▶ _WHAT YOU WILL DO_:
[a] Restate the passage on the Adelaide University Boat Club from "The Adelaide University" to "by Rowing SA.", replacing "Torrens River" with "River Torrens".
[b] Write the text that follows the end of the passage on the Adelaide University Boat Club.

▶ _PASSAGE FOR REVIEW_:
====

The Adelaide University Boat Club was founded in 1881 and is one of South Australia's premier rowing clubs. The club claims to be the second-oldest in Australia, though this claim is disputed with the Sydney University Boat Club who uses the founding date of the Sydney Rowing Club. It is a member club of Rowing SA (South Australian Rowing Association) and operates from the Torrens River in the Adelaide city centre, and from West Lakes in the suburb of West Lakes. The city boathouse was donated by Robert Barr Smith in 1909. The West Lakes Boathouse is shared with the other South Australian rowing clubs and is administered by Rowing SA.

The main focus of the club is to provide rowing for the students of the University of Adelaide. Each year the club competes in the Rowing Intervarsity and local and national regattas. The premier event is the Oxford and Cambridge Cup (a silver cup similar in style to the America's Cup) for Men's Eights. The cup was donated by Old Blues of the Universities of Oxford and Cambridge in the 1890s.

====

▶ _INFORMATION SHOWN_:
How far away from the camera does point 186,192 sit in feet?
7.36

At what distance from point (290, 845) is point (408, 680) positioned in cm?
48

====

▶ _RESPONSES IN ORDER_:
[a]
The Adelaide University Boat Club was founded in 1881 and is one of South Australia's premier rowing clubs. The club claims to be the second-oldest in Australia, though this claim is disputed with the Sydney University Boat Club who uses the founding date of the Sydney Rowing Club. It is a member club of Rowing SA (South Australian Rowing Association) and operates from the River Torrens in the Adelaide city centre, and from West Lakes in the suburb of West Lakes. The city boathouse was donated by Robert Barr Smith in 1909. The West Lakes Boathouse is shared with the other South Australian rowing clubs and is administered by Rowing SA.

[b]
Olympians that were former members include Australia's first gold medalist in rowing Collier Cudmore, Kate Slatter (Women's Pair Gold and Silver medallist), Jaime Fernandez (Men's Eight Silver), Tim Willoughby (Men's Eight Bronze) and Amber Halliday (Lightweight).

=== Adelaide University Tennis Club ===
The Adelaide University Tennis Club was founded in 1885 and is a lawn tennis club. It was instrumental in the founding of the Adelaide University Sports Association. Dr Albert Curtis came to Adelaide in 1903 having been at the University of Sydney. He had won the 1896 Queensland Doubles Champion and the 1897 NSW Singles Championship. In 1905 he was runner-up in the singles final of the inaugural Australian Open and graduated in medicine.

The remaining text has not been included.